▸ Data listing
<<<<
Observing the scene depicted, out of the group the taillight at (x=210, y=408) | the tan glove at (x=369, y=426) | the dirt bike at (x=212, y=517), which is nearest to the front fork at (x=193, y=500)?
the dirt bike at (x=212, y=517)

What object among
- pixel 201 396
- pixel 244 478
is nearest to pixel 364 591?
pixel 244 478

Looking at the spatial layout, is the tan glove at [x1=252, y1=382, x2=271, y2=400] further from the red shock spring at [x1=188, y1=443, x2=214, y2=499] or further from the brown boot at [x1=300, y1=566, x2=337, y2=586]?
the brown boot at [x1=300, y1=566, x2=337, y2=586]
>>>>
▸ Set problem
Reproduce all of the material above line for line, keeping every character the same.

▸ Task response
Observing the scene depicted, out of the group the taillight at (x=210, y=408) | the tan glove at (x=369, y=426) | the dirt bike at (x=212, y=517), which is nearest to the front fork at (x=193, y=500)?
the dirt bike at (x=212, y=517)

What object among
- pixel 201 396
- pixel 244 478
is nearest to pixel 364 591?
pixel 244 478

Looking at the spatial layout, is the tan glove at [x1=252, y1=382, x2=271, y2=400] further from the red shock spring at [x1=188, y1=443, x2=214, y2=499] or further from the brown boot at [x1=300, y1=566, x2=337, y2=586]?
the brown boot at [x1=300, y1=566, x2=337, y2=586]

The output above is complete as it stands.